Ken Saville - Albion College
My experience with the GEP course:
Biology 389: genomics
Below is a general description of the course I taught at Albion. To see the syllabus click here Saville's syllabus
I taught genomics as a stand-alone course at Albion College in the spring of 2008. There were a total of 10 students, including eight seniors and two juniors. One student had participated in the TA training at Wash U. She took the course for credit, working on her own project and helping with course logistics and with other students’ projects. Because the course was taught in addition to my normal load, the schedule was somewhat irregular. We met for one hour on Tuesdays and four hours on Thursdays. This wasn’t an ideal schedule, but overall it worked out fine.
Because we don’t have access to Macintosh computers, we used the Linux operating system to run the finishing program consed. To do this we loaded a virtual machine using VMware onto 12 PC laptop computers. Because I was completely unfamiliar with Linux or Unix going into this project, we ran into a number of computer-based problems along the way. Primarily these problems were due to incomplete installation of the programs consed, phred and phrap. However, with considerable help from the IT staff and computer science colleagues at Albion, and of course from Chris Schaeffer and Wilson Leung at Wash U. we were able to complete several finishing projects. However, this took much longer than intended and limited the amount of time we could spend on annotation.

*Data extract:*

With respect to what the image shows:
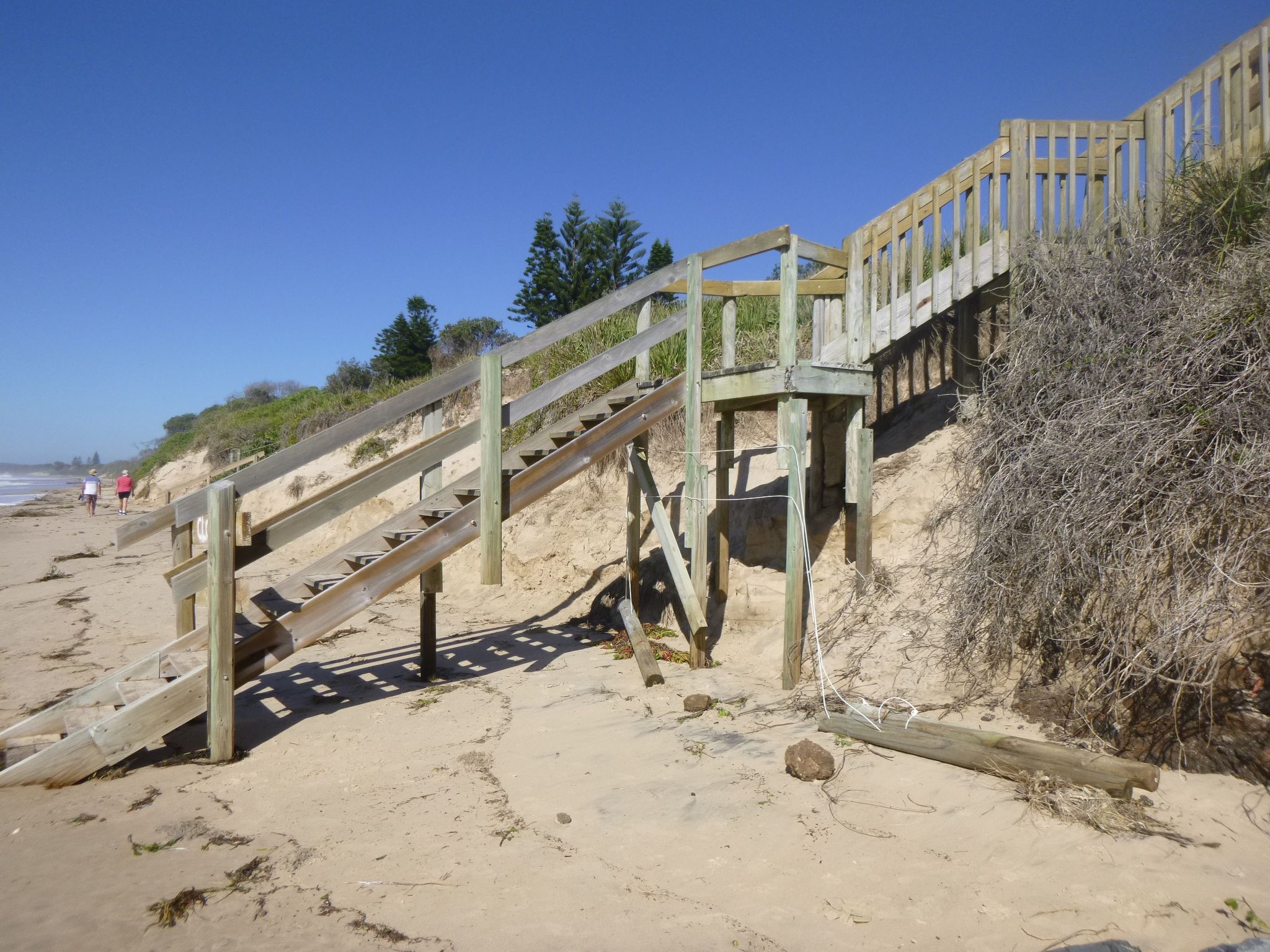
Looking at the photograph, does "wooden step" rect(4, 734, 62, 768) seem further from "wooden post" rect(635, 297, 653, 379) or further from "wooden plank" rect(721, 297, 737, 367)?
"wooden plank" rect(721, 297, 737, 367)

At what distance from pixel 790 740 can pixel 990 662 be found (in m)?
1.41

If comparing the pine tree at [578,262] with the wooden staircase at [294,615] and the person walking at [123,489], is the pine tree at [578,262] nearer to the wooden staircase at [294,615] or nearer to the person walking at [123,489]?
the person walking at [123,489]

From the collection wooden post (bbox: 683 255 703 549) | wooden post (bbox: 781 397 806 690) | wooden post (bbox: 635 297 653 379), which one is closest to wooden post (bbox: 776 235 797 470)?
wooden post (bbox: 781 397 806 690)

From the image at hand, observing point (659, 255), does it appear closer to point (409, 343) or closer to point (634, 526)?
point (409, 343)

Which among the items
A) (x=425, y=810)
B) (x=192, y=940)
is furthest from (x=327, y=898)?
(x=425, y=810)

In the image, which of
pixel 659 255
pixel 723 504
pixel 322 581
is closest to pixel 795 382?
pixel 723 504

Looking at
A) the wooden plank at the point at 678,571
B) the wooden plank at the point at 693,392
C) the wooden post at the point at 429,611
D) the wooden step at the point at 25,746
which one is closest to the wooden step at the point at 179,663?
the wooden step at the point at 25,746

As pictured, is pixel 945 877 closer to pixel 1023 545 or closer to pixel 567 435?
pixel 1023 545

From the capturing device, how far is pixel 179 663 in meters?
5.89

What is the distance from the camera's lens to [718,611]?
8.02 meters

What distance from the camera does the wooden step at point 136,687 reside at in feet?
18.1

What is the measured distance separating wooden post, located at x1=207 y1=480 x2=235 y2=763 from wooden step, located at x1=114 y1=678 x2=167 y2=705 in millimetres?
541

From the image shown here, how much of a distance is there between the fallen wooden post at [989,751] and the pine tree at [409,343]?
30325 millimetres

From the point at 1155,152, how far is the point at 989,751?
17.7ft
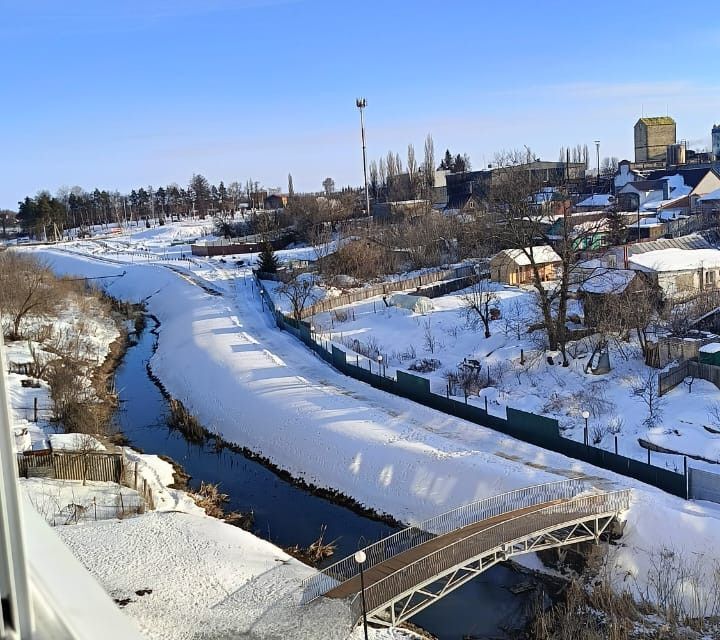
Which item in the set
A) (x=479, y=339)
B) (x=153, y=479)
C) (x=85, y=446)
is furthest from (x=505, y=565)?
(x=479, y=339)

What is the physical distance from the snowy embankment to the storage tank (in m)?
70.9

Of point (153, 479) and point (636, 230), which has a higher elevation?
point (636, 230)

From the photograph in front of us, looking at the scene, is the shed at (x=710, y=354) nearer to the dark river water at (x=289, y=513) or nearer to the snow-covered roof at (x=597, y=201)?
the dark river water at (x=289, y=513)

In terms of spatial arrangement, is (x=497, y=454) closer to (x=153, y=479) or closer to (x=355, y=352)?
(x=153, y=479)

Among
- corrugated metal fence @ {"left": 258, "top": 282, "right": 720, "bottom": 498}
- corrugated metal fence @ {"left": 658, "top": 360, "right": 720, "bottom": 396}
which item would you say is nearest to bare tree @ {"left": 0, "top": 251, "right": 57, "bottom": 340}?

*Exercise set:*
1) Reproduce the part of the Albion College genomics course account starting with "Ken Saville - Albion" and going on through "worked out fine.".
2) According to the Albion College genomics course account, why did the class run the finishing program consed under Linux in a VMware virtual machine on PC laptops? Answer in one to three sentences.

*Results of the exercise:*
1)
Ken Saville - Albion College
My experience with the GEP course:
Biology 389: genomics
Below is a general description of the course I taught at Albion. To see the syllabus click here Saville's syllabus
I taught genomics as a stand-alone course at Albion College in the spring of 2008. There were a total of 10 students, including eight seniors and two juniors. One student had participated in the TA training at Wash U. She took the course for credit, working on her own project and helping with course logistics and with other students’ projects. Because the course was taught in addition to my normal load, the schedule was somewhat irregular. We met for one hour on Tuesdays and four hours on Thursdays. This wasn’t an ideal schedule, but overall it worked out fine.

2) The class had no access to Macintosh computers, so it used the Linux operating system to run consed. To do that, a virtual machine was loaded with VMware onto 12 PC laptop computers.